Wer der SZ-Serie folgt, wird entdecken, dass Journalismus terminologisch nicht zur Literatur geadelt werden muss, um "in den Rang höherer Insekten" aufzusteigen. Es zeigt sich, dass Journalisten nicht nur Aufmacher - also Schlagzeilen für ihre Zeitungen - produzieren können, dass sie vielmehr selbst als Aufmacher gebraucht werden: als Menschen, die sich und ihren Lesern die Augen öffnen, damit sich allen zusammen die komplizierte Welt ein wenig besser erschließt. Des Weiteren wird sich zeigen, dass schöpferische Leistungen - gewissermaßen als Inseln in einem Meer der Massenproduktion - auch im Journalismus zu zahlreichen identifizierbaren "Werken" geronnen sind. Von Kisch stammt übrigens ein früher Versuch, diese weit zurückreichenden Traditionen zu dokumentieren: 1923 gab er die Anthologie Klassischer Journalismus - Meisterwerke der Zeitung heraus. Nur nebenbei: der Aufbau-Verlag, der daran die Rechte hat, mag keine (Taschenbuch- )Ausgabe herausbringen, weil er sich davon nicht mal die Deckungsauflage verspricht.

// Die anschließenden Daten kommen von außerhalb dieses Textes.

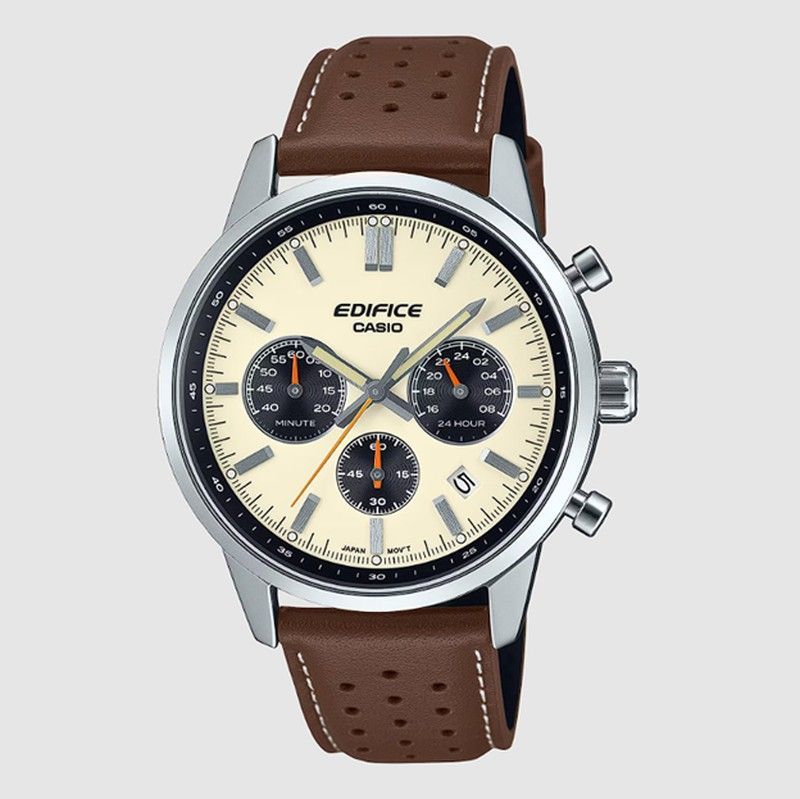 Reloj Edifice Casio Hombre EFR-575L-7AER Piel Marron Esfera Beige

Das Projekt der SZ ist nicht ohne Beispiel - in den USA etwa wurde an der New York University vor zwei Jahren erstmalig eine Liste der besten hundert Werke des US-Journalismus im 20. Jahrhundert aufgestellt: The Top 100 Works of Journalism. Was für diesen Versuch postuliert wurde, gilt auch für uns: "Wir rechneten uns gute Chancen aus, eine Diskussion in Gang zu bringen über die Frage, was dauerhaft wirklich guten Journalismus auszeichnet, speziell in einer Zeit, in der eher die Fehlleistungen des Journalismus die größte Aufmerksamkeit erlangen." Und natürlich machen wir uns auch diesen Gedanken von Mitchell Stephens zu eigen: "Unsere Liste hat auch unzählige Studenten, Journalisten und andere Bürger dazu inspiriert, sich mit Büchern zu befassen, die sie vielleicht nie vorher gelesen haben."